To test the structural observation, we selected several key SARS-CoV-2 N_1–25 − G3BP1_NTF2 interacting residues for mutagenesis and performed ITC binding assays. Mutation of N_1–25 I15 or T16 each to alanine reduced the binding by > 10-fold and ∼3-fold, respectively (Figure 3(E) and Figure S3(A, B)). Mutation of N_1–25 F17 to alanine or asparagine abolished the interaction between SARS-CoV-2 N_1–25 and G3BP1_NTF2 (Figure 3(E) and Figure S3(C, D)), supporting the role of these residues in the G3BP1_NTF2 interaction. Furthermore, we observed that introducing the N_1–25 G18T mutation led to ∼6-fold reduction of the binding affinity (Figure S3(E)), supporting the notion that surface complementarity underpins the specific interaction between SARS-CoV-2 N_1–25 and G3BP1_NTF2. Conversely, we also observed impairment of the SARS-CoV-2 N_1–25 − G3BP1_NTF2 interaction by several G3BP1_NTF2 mutations: Introducing G3BP1_NTF2 V11A and F124A mutations reduced the binding by ∼10- and ∼20-fold, respectively, while introducing the G3BP1_NTF2 F15A mutation abolished the binding.

It is worth noting that introduction of the G3BP1_NTF2 Q18A or F33A mutations led to no appreciable change in binding (for Q18A) or even slightly enhanced the binding affinity (for F33A). The G3BP1_NTF2 Q18A mutation modestly reduced both the enthalpy (ΔH = −15.1 kcal/mol for Q18A vs −17.6 kcal/mol for wild-type) and entropy (ΔS = −27.8 cal/mol/degree for Q18A vs −35.0 cal/mol/degree for wild-type) effects, whereas the G3BP1_NTF2 F33A mutation led to an increase of both enthalpy (ΔH = −21.3 kcal/mol for Q18A vs −17.6 kcal/mol for wild-type) and entropy (ΔS = −51.6 cal/mol/degree for F33A vs −35.0 cal/mol/degree for wild-type) effects. These enthalpy–entropy compensation effects, the origin of which is currently unclear, suggest a certain extent of structural plasticity of the N_1–25 F17-binding pocket of the G3BP1_NTF2 domain.
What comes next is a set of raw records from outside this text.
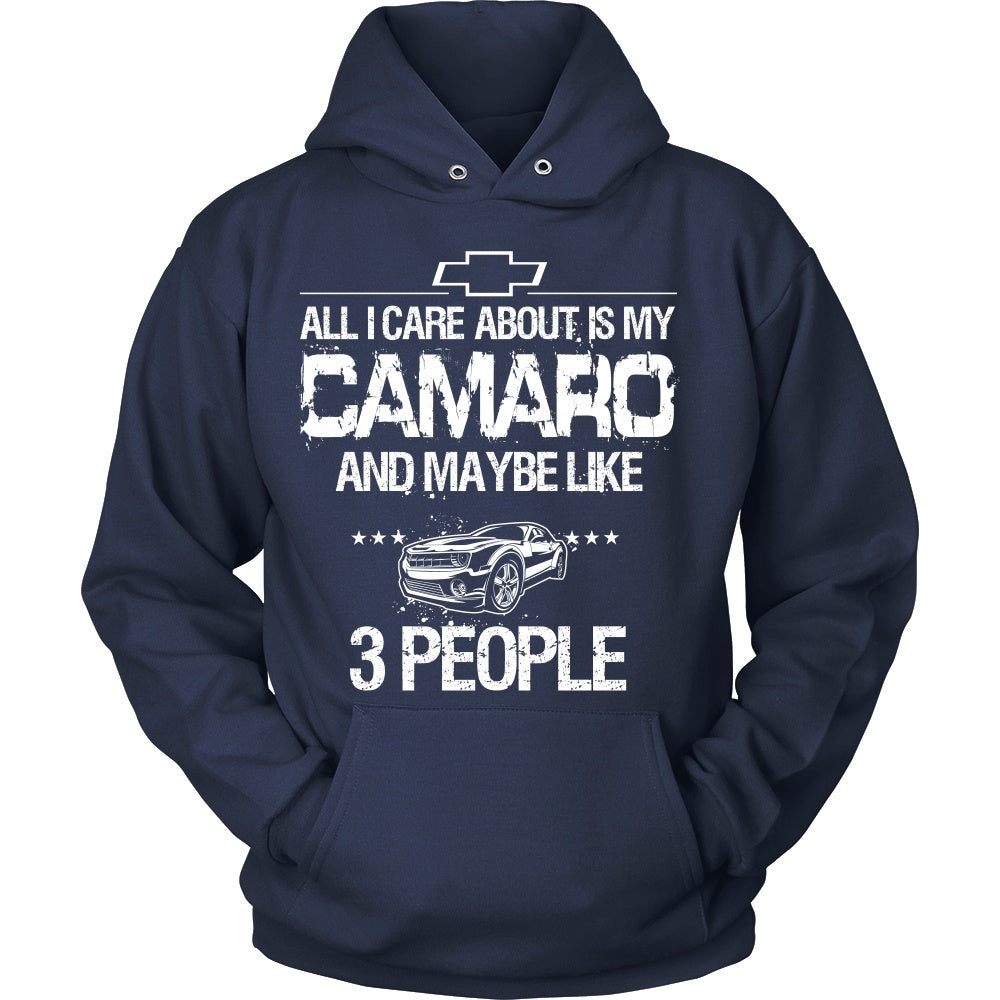 T-shirt - All I Care About Is My Camaro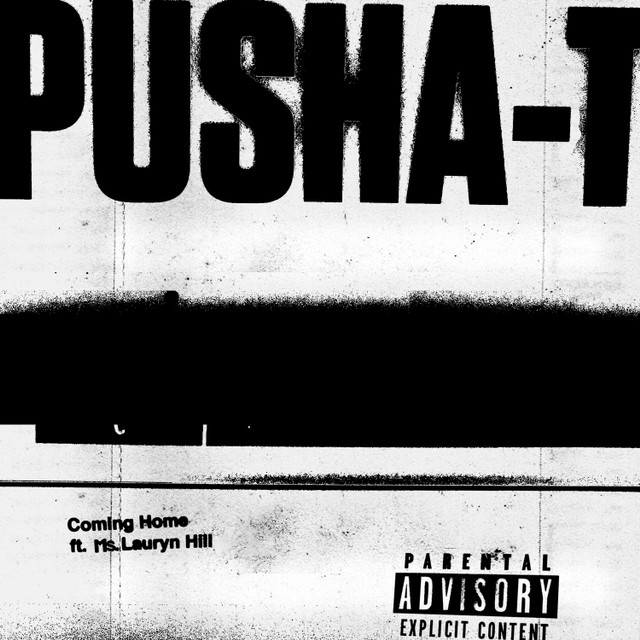 Pusha T - Coming Home (ft. Ms. Lauryn Hill)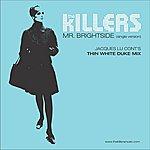 The Killers Mr. Brightside (Jacques Lu Cont's Thin White Duke Mix)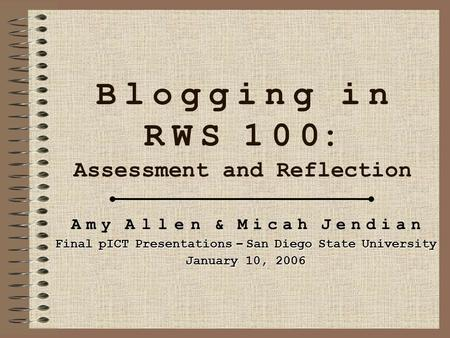 B l o g g i n g i n R W S 1 0 0: Assessment and Reflection A m y A l l e n & M i c a h J e n d i a n Final pICT Presentations – San Diego State University.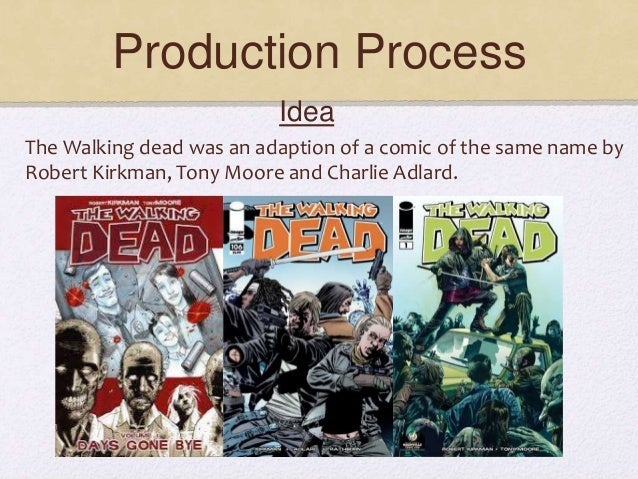 Production Process The Walking dead was an adaption of a comic of the same name by Robert Kirkman, Tony Moore and Charlie ...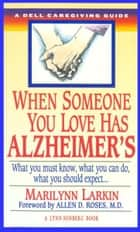 When Someone You Love Has Alzheimer's - What You Must Know, What You Can Do, and What You Should Expect A Dell Caregiving Guide ebook by Marilyn Larkin, Lynn Sonberg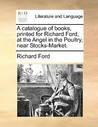 A Catalogue of Books, Printed for Richard Ford, at the Angel in the Poultry, Near Stocks-Market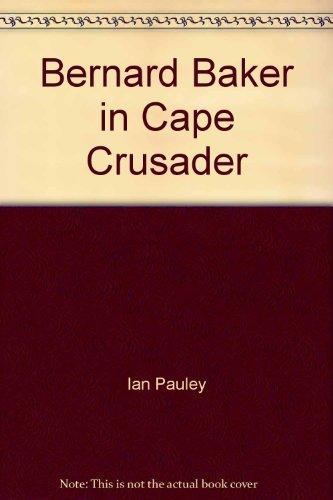9780955589522: Bernard Baker in Cape Crusader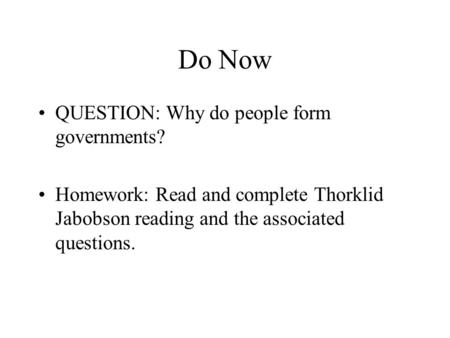 Do Now QUESTION: Why do people form governments? Homework: Read and complete Thorklid Jabobson reading and the associated questions.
Distinct intermolecular interaction mechanisms among G3BP1 complexes

Structural comparison of the G3BP1_NTF2 domain bound to SARS-CoV-2 N_1–25 with that bound to a peptide derived from the SFV nsP3 protein (residues 449–471, nsP3_449–471) or a peptide derived from Caprin1 (residues 363–382, Caprin1_363–382) reveals different binding stoichiometry: In the SFV nsP3_449–471 − G3BP1_NTF2 complex, two FGDF motifs of SFV nsP3 each bind to one G3BP1_NTF2 homodimer, thereby tethering the G3BP1 molecules into a poly-complex²⁶; in contrast, in the SARS-CoV-2 N_1–25 − G3BP1_NTF2 and Caprin1_363–382 − G3BP1_NTF2 complexes, the G3BP1_NTF2 domain binds to the N_1–25 or Caprin1_363–382 peptide in a 2:2 binding mode (Figure 4 (A, B)). Nevertheless, residues I15-G18 of N_1–25, L449-G452 of the nsP3_449–471 peptide and Y370-I373 of the Caprin1_363–382 peptide are anchored to the surface groove of the G3BP1_NTF2 domain in a similar fashion (Figure 4(A–C) and Figure S4(A)), with the aromatic rings of N_1–25 F17, nsP13_449–471 F451 and Caprin1_363–382 F372 embraced by the same aromatic cage of the G3BP1_NTF2 domain (Figure 4(A, B) and Figure S4(A, B)). In addition, nsP3_449–471 L449 and Caprin_363–382 Y370 insert their side chains into the groove similarly as the corresponding N_1–25 I15 (Figure 4(C, D)). Beyond this region, nsP3_449–471 and Caprin1_363–382 interact with the G3BP1_NTF2 domain in a distinct mode than that of N_1–25 (Figure 4(A, B)). Unlike the N_1–25 peptide that occupies the entire groove, the nsP3₄₄₉-₄₇₁ peptide exits from the surface groove at the D453 site to engage in a secondary contact with the α1-helix of G3BP1_NTF2 via helical packing (Figure 4(A) vs Figure 2(B)). Subsequently, the C-terminal segment of nsP3₄₄₉-₄₇₁ extends into another G3BP1_NTF2 homodimer and presents residue F468 for a groove-insertion interaction like that of F452 (Figure 4(A)). Similar to nsP3_449–471, Caprin_363–382 forms a helical turn at its N-terminal end to interact with the α1-helix of the G3BP1_NTF2 domain (Figure 4(B)), albeit in an opposite direction (Figure 4(D)).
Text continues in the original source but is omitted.